ETA: I'm obviously back in now. I was blocked from work, home (comcast), xfinitywifi, Verizon wireless, and a handful of US vpn endpoints.


----------



## allan (Oct 14, 2002)

mlsnyc said:


> My IP isn't on this list, and looks like I'm no longer banned.


I'm back too.


----------



## BeanMeScot (Apr 17, 2002)

My work IP and my cellular IP in Atlanta were blocked. I'm back now.


----------



## Tobashadow (Nov 11, 2006)

I was starting to worry I did something


----------



## JoeKustra (Dec 7, 2012)

I got it too. Fixed now. I reported some spam this morning. I thought I reported myself.


----------



## Robin (Dec 6, 2001)

Any word on what went wrong? My IP address wasn't among those listed but I was blocked both on Comcast in Virginia and Verizon Wireless.


----------



## hybucket (Nov 26, 2004)

Just to say "Me Too." Was banned for about ten minutes...even tried with a different provider/different IP...OK now.


----------



## JoeKustra (Dec 7, 2012)

FYI: addresses resolve to Pakistan, California and the U.K..


----------



## kdmorse (Jan 29, 2001)

kaszeta said:


> Yeah, something obviously didn't go right with the block.
> 
> ETA: I'm obviously back in now. I was blocked from work, home (comcast), xfinitywifi, Verizon wireless, and a handful of US vpn endpoints.

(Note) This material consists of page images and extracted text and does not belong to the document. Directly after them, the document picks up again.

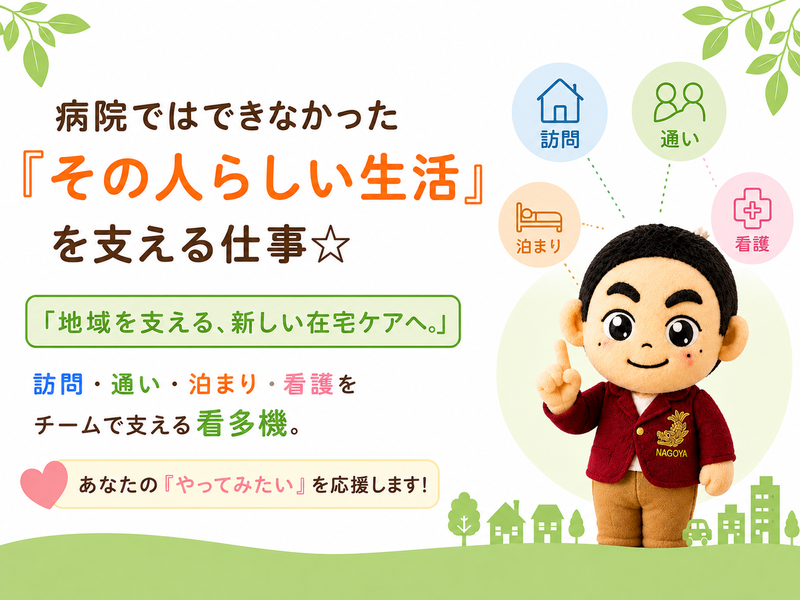 病院ではできなかった
『その人らしい生活』
を支える仕事☆

「地域を支える、新しい在宅ケアへ。」

訪問・通い・泊まり・看護を
チームで支える看多機。

あなたの『やってみたい』を応援します!

訪問
通い
泊まり
看護

NAGOYA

I'll throw in a me too (for a while). Someone goof up a netmask?


----------



## Rob Helmerichs (Oct 17, 2000)

Either that or somebody just got sick of the lot of you!


----------



## jcondon (Jul 9, 2003)

I didn't get the banned message this morning but couldn't navigate the site at all from work. Everything I tried to click on threw an error. Not sure if it is related or not. 

Obviously working fine now.


----------